**WHAT IS NEEDED**: In the forum post on the Israeli-Palestinian peace negotiations, reproduce word for word the part from "Quote:What concession(s) was" to "Israel should return.".

**QUOTED PASSAGE**:
»»

@oralloy,
oralloy wrote:The suicide bombings happened all through the negotiation process, up to the point when both the negotiations and the Barak government collapsed. There was no "refusal" to grant concessions, although the negotiations collapsed before some subjects were agreed.
This is just not true, Israel was not budging on "right of return" (which I find understandable) and was also not budging on only giving Palestinians a portion of their own land.
Quote:It is hard to know what concessions would have been made had the Palestinians not destroyed the negotiations with their suicide bombings, but Israel was making plenty of concessions before the process was derailed.
They were making many concessions on the part of the Palestinians, appropriating more of their land in the proposal.
The key Palestinian requirements are:
Full return to 1967 borders with fair 1-for-1 land swaps where that is inconvenient, East Jerusalem as their capital, and right of return.
Right of return is something they aren't ever going to get, but that is their legal right. They needed to compromise on this in exchange for financial settlements but the Israeli offer did not offer them a single one of their requirements.
Acceptance of 1967 borders is a tough enough pill for Palestinians to swallow, representing a significant loss of territory over even the UN partition plan that they initially objected to.
But Israel's offer did not even offer them full 1967-border lands, and carved up their own territory, often taking important water or roadways. And the roadway Israel proposed, that would connect Gaza and the West Bank was to be under Israel's control, with their ability to shut them off from each other at will.
Furthermore the sensitive issues of Jerusalem were not addressed appropriately, and the proposal would have also served to formally annex more land around Jerusalem.
It simply did not offer a enough contiguous territory or sovereignty to Palestinians, and in many many locations the Israeli proposal was to officialize more appropriation of Palestinian land and more territory annexation for Israel.
Quote:What concession(s) was Israel not making?
Israel made many refusals, some reasonable and others not. For example, Palestinians wanted full withdrawal initially, while Israel proposed their gradual withdrawal. The issues of timing were reasonable, but Israel wasn't budging from rejecting sovereignty to Palestinians over their holy sites in Jerusalem, and wasn't budging from their attempt to propose a Palestinian state with between 10% and 27% less land than existing UN resolutions say Israel should return.

««

**SUPPLIED MATERIAL**:
»»

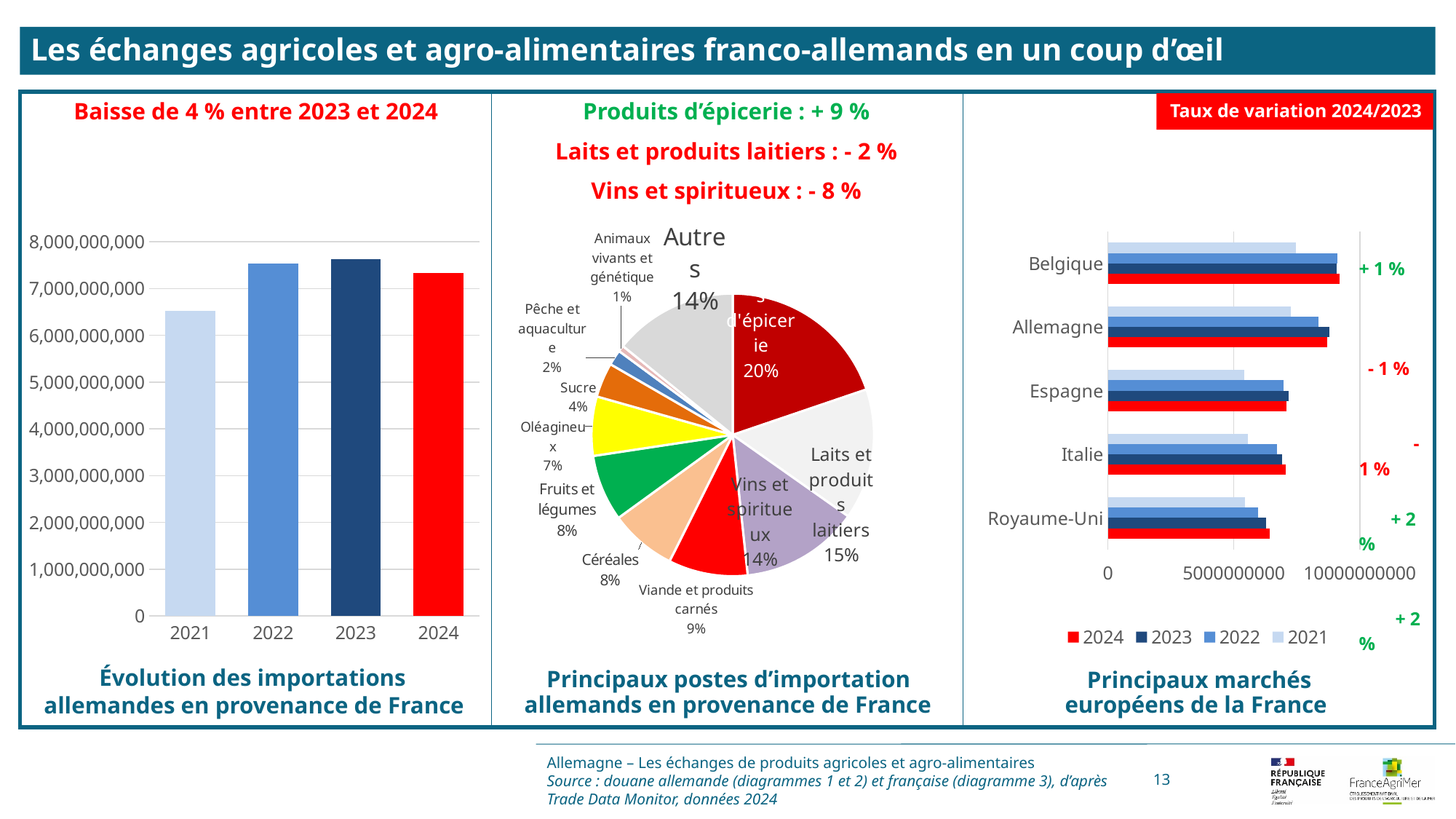
In the middle pie chart 'Principaux postes d'importation allemands en provenance de France', what share does 'Produits d'épicerie' have? 20% In the middle pie chart 'Principaux postes d'importation allemands en provenance de France', what is the difference in percentage points between 'Produits d'épicerie' and 'Vins et spiritueux'? 6 In the right chart 'Principaux marchés européens de la France', which country has the highest value for 2024? Belgique In the middle pie chart 'Principaux postes d'importation allemands en provenance de France', what share does 'Laits et produits laitiers' have? 15% In the right chart 'Principaux marchés européens de la France', how many series does the legend list? 4 In the middle pie chart 'Principaux postes d'importation allemands en provenance de France', which slice is the smallest? Animaux vivants et génétique In the left chart 'Évolution des importations allemandes en provenance de France', is the value for 2024 greater or less than 7,000,000,000? greater In the middle pie chart 'Principaux postes d'importation allemands en provenance de France', how many slices are there? 11 What kind of chart is the left chart, 'Évolution des importations allemandes en provenance de France'? bar chart In the left chart 'Évolution des importations allemandes en provenance de France', which year has the lowest value? 2021 In the left chart 'Évolution des importations allemandes en provenance de France', is the value for 2021 greater or less than 7,000,000,000? less In the left chart 'Évolution des importations allemandes en provenance de France', how many years are shown? 4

««

**WORKED SOLUTION**:
Quote:What concession(s) was Israel not making?
Israel made many refusals, some reasonable and others not. For example, Palestinians wanted full withdrawal initially, while Israel proposed their gradual withdrawal. The issues of timing were reasonable, but Israel wasn't budging from rejecting sovereignty to Palestinians over their holy sites in Jerusalem, and wasn't budging from their attempt to propose a Palestinian state with between 10% and 27% less land than existing UN resolutions say Israel should return.